Schwerbehinderter Mann unwirksam in Probezeit gekündigt

Die Kündigung eines schwerbehinderten Arbeitnehmers war unwirksam, entschied das Arbeitsgericht Köln. Der Arbeitgeber hätte Schwierigkeiten im Arbeitsverhältnis auch schon in der Probezeit mit einem Präventionsverfahren entgegentreten müssen.

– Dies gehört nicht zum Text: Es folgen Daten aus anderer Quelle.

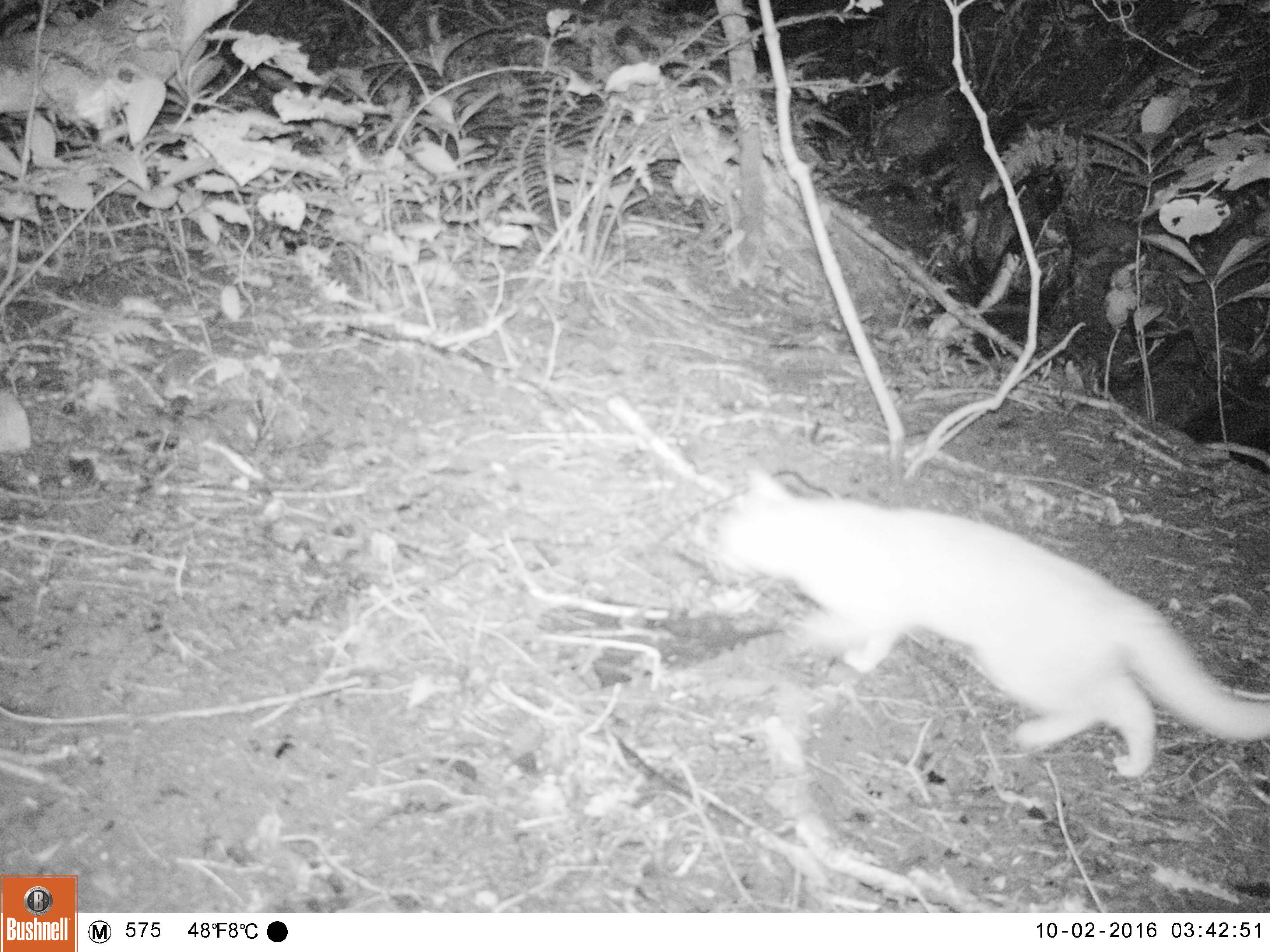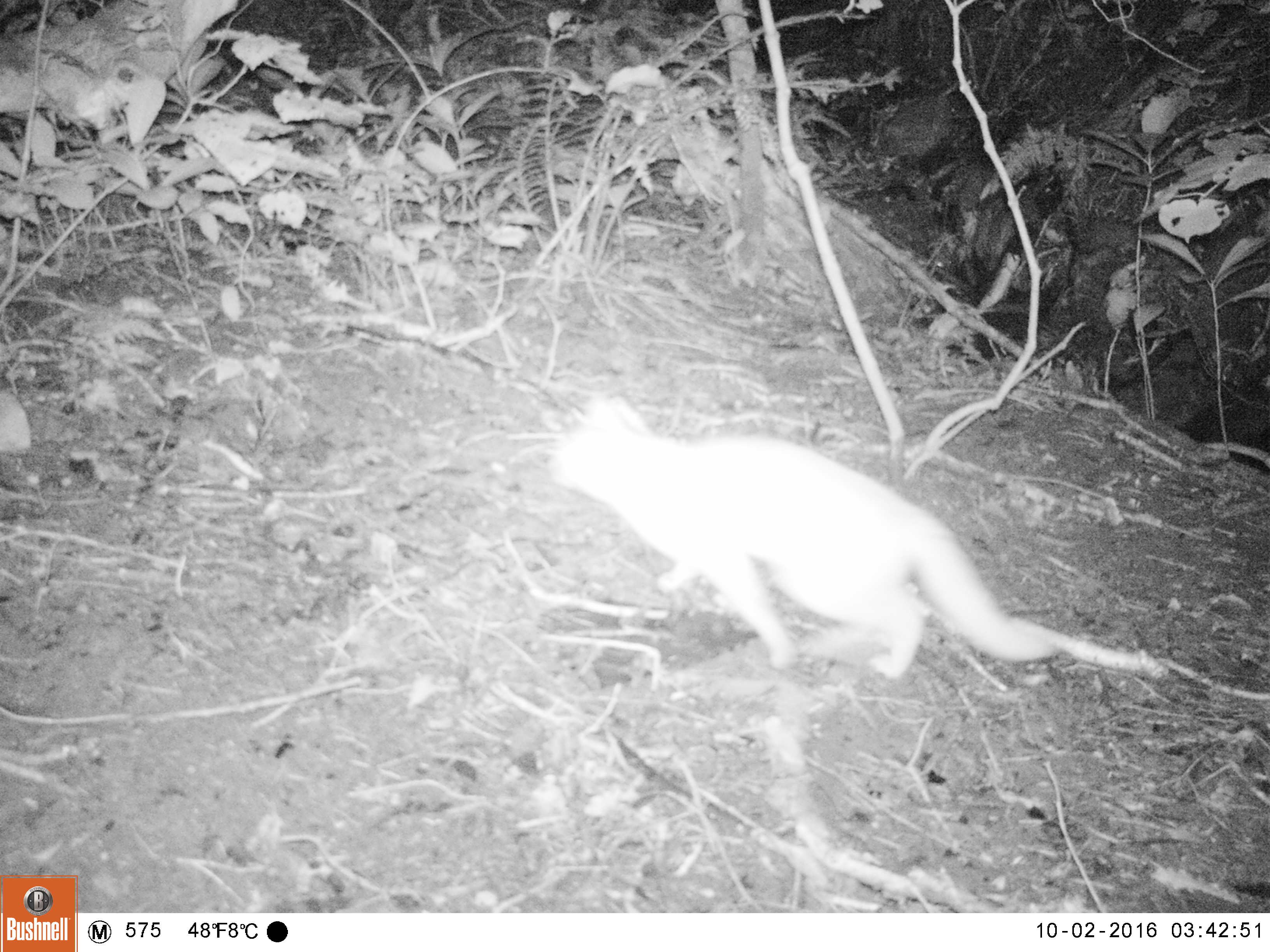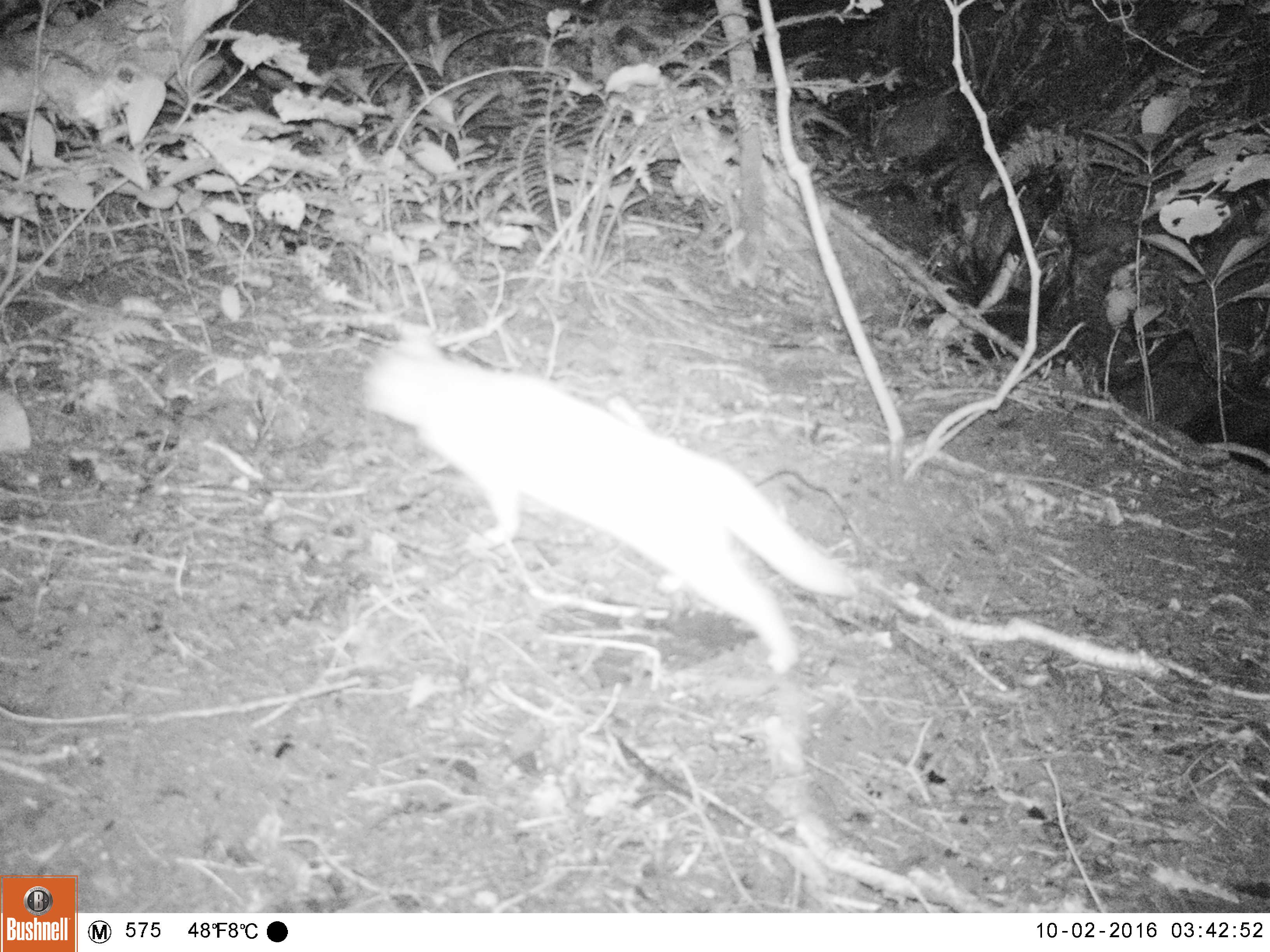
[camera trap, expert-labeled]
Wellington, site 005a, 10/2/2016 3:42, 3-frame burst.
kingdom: Animalia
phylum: Chordata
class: Mammalia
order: Carnivora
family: Felidae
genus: Felis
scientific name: Felis catus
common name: cat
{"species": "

Arbeitgeber sind verpflichtet, sich an die zahlreichen Vorschriften, die Verfahrens- und/oder Förderpflichten zugunsten schwerbehinderter Menschen vorsehen, zu halten. Nach der Vorschrift des § 167 Abs. 1 SGB IX sind Arbeitgeber zur Prävention verpflichtet. Was heißt das? Für den Fall, dass personen-, verhaltens- oder betriebsbedingten Schwierigkeiten auftreten, müssen sie Maßnahmen ergreifen, um einer möglichen Gefährdung des Arbeitsverhältnisses rechtzeitig entgegenzuwirken. Dazu gehört auch, frühzeitig die Schwerbehindertenvertretung, den Betriebsrat sowie das Integrationsamt zu kontaktieren, um Möglichkeiten zu erörtern, die Schwierigkeiten zu beseitigen. Vorliegend hat das Arbeitsgericht Köln das Prinzip der Prävention gestärkt und entschieden: Das gilt bereits während der Probezeit.

Der Fall: Probezeitkündigung eines schwerbehinderten Arbeitnehmers

Der Arbeitnehmer, der einen Grad der Behinderung von 80 hat, wurde zum 1. Januar 2023 bei einer Kommune als "Beschäftigter im Bauhof" angestellt. Auf das Arbeitsverhältnis finden die Vorschriften des TVöD-VKA mit dem besonderen Teil Verwaltung Anwendung. Zunächst war er in einigen Baukolonnen eingesetzt, dann verletzte er sich und war krankgeschrieben.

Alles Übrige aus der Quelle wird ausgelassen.